The day-to-day executive organ of the Politburo, the Secretariat, also saw significant turnover; the Politburo members in charge of the propaganda and organization departments, and the General Office chief typically held a seat on the Secretariat. The likely areas of purview for each secretary are listed along with their names. All members of the 19th Secretariat are also concurrently members of the Politburo, with the sole exception of You Quan.
- Wang Huning (also a member of the Politburo Standing Committee)

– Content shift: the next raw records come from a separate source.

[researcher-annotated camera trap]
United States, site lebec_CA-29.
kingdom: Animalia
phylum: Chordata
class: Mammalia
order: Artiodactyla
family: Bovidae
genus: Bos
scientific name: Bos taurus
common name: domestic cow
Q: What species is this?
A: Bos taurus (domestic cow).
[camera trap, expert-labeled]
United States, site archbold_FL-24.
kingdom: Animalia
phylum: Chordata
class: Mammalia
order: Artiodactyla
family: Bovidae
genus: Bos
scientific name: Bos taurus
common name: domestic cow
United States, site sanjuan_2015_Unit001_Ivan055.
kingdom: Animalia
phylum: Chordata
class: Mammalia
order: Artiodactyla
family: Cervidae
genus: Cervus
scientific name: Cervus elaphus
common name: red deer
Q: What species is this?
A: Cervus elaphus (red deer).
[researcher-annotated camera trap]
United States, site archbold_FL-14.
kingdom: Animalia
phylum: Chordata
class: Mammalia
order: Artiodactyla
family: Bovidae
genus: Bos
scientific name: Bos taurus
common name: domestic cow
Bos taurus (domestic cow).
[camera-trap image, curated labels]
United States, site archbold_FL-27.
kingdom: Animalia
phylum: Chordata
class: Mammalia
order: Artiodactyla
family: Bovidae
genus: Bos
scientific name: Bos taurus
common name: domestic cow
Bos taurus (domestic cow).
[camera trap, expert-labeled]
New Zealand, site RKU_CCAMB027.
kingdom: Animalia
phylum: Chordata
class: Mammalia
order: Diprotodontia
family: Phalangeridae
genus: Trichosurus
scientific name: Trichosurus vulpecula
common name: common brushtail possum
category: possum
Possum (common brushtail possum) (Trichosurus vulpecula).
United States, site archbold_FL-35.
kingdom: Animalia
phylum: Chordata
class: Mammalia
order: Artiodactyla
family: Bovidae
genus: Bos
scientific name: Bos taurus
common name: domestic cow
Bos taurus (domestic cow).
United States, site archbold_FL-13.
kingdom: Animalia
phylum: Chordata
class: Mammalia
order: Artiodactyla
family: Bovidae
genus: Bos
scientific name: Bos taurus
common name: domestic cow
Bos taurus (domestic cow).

- Ding Xuexiang, General Office
- Yang Xiaodu, Central Commission for Discipline Inspection
- Chen Xi, Organization Department
- Guo Shengkun, Political and Legal Affairs Commission
- Huang Kunming, Publicity Department
- You Quan, United Front Department

==== Central Committee ====

The Central Committee, composed of 204 members, was elected on 24 October 2017. Like previous congresses, the "more candidates than seats" elections method was used. 8% of candidates were rejected by delegate vote - the same ratio from the 18th National Congress in 2012. Since 2007 the higher ranks of the party apparatus has seen its median age increase while retaining retirement limits. The 19th Central Committee showed a continuation of this trend; Lu Hao (born 1967), the youngest full member of the previous CC, remained its youngest member. 78 members of the 18th CC were named to the 19th CC, while 32 alternate members of the 18th CC were elected to full membership of the 19th CC.